Kampala, Uganda | THE INDEPENDENT | The quality of coffee from a lot of farmers will likely be compromised as many who failed to get buyers to take their produce decided to heap it in their homes.
This is according to the Uganda Coffee Development Authority (UCDA) managing director Emmanuel Ilamulemye, who spoke during an online meeting on the impact of the coronavirus (COVID-19) crisis to farmers on Wednesday afternoon. He said that coffee markets have stagnated with disruptions from coronavirus measures affecting the farmers’ ability to reach markets.
This meant that farmers looked for the way to keep the produce for a long time. Their storage facilities are not well ventilated which can easily lead to quality to be compromised. Uganda’s coffee has previously been subjected to low prices at the global market because of its low quality. Ilamulemye said the authority also found “that many farmers could not attend to far-from-home coffee plantations.”
He added that the safety of far plantations was affected with farmers that had ripe coffee being stolen and some picked when it’s raw. Small scale farmers who used to transport their produce using boda bodas were unable to do so because they were not allowed to sit on it. “They could not trust boda boda riders to take their produce to buying centres,” he said.
While UCDA had delivered fertilizers to 34 cooperatives across the country to be distributed to farmers, the lockdown meant they were unable to move these from cooperative stores to individual farmers. Ilamulemye said: “The lockdown came when farmers had not received and missed timely application of fertilizers.”
In April, UCDA reports that coffee exports fell by more than 100,000 bags. The UCDA says “exports were to some extent affected by logistical issues due to the country’s lockdown.” Coffee dealers found it hard to move to farmers to collect more coffee. This forced them to draw down on their stocks in the midst of the lockdown due to the COVID-19 pandemic.
On the positive side, Ilamulemye said farmers who stay near their farms had extra labour from their children who were not at school.
Emmanuel Obuku, the general manager of the Agribusiness Development Centre, an agency that helps financial literacy for farmer organization says the lockdown had especially affected the pricing of three products: coffee, cocoa, and milk. All have seen their prices drop further due to disruptions.

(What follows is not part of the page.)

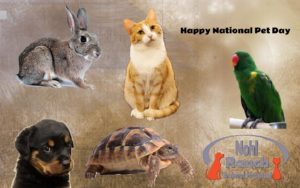 Nohl Ranch Animal Hospital Veterinarian in Orange, CA blog | Happy National Pet Day | Adopt a pet on April 11 and get a free office Exam and a Free first round of vaccination.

For some farmers, the low prices and lockdown disruption means they have no capacity to pay their loans.
Kayondo Mugagga, a member of the Masaka Microfinance and Development Cooperative Trust Limited (MAMIDECOT), said before the COVID-19 pandemic, their cooperative had been running agricultural loans with Rabo Bank Foundation worth 1.2 billion Shillings.
“Now that the agricultural value chains have been disrupted due to the national lockdown, farmers who had obtained loans from MAMIDECOT cannot pay back promptly meaning the default rates are high,” he said.